■ The input
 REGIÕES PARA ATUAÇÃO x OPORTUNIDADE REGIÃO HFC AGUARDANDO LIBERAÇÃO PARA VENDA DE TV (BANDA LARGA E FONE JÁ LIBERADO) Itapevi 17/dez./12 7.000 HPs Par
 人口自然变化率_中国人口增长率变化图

--

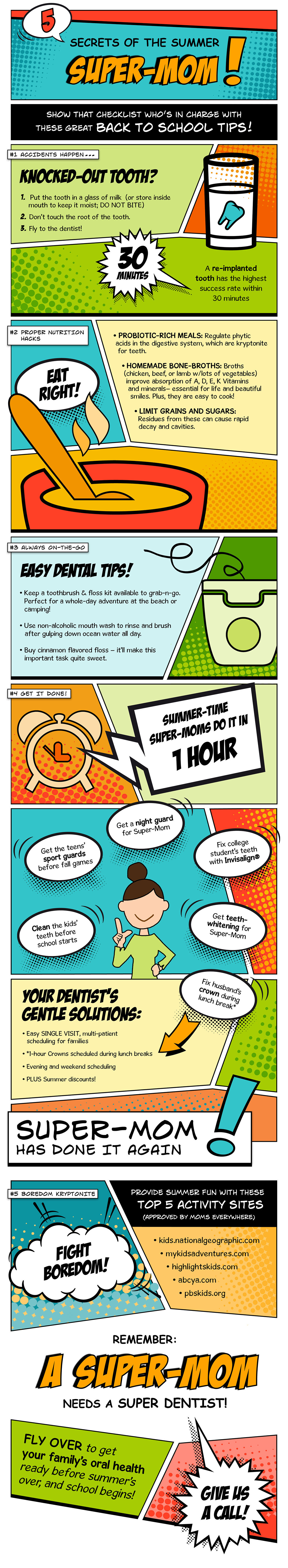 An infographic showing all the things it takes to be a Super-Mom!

* * *

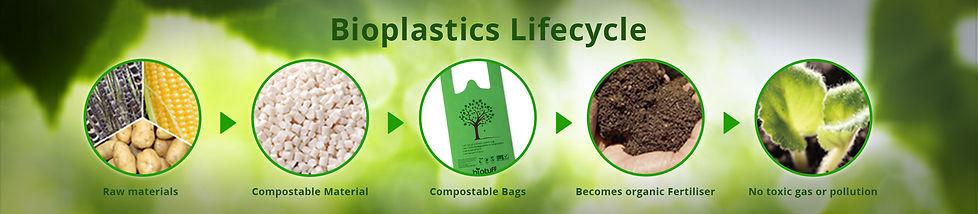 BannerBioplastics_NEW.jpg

■ Task prompt
All that should be written out is the stretch of lines above between the one holding "REGIÕES PARA ATUAÇÃO" and the one holding "人口自然变化率_中国人口增长率变化图", inclusive, exactly as given.

■ Result
 REGIÕES PARA ATUAÇÃO x OPORTUNIDADE REGIÃO HFC AGUARDANDO LIBERAÇÃO PARA VENDA DE TV (BANDA LARGA E FONE JÁ LIBERADO) Itapevi 17/dez./12 7.000 HPs Par
 人口自然变化率_中国人口增长率变化图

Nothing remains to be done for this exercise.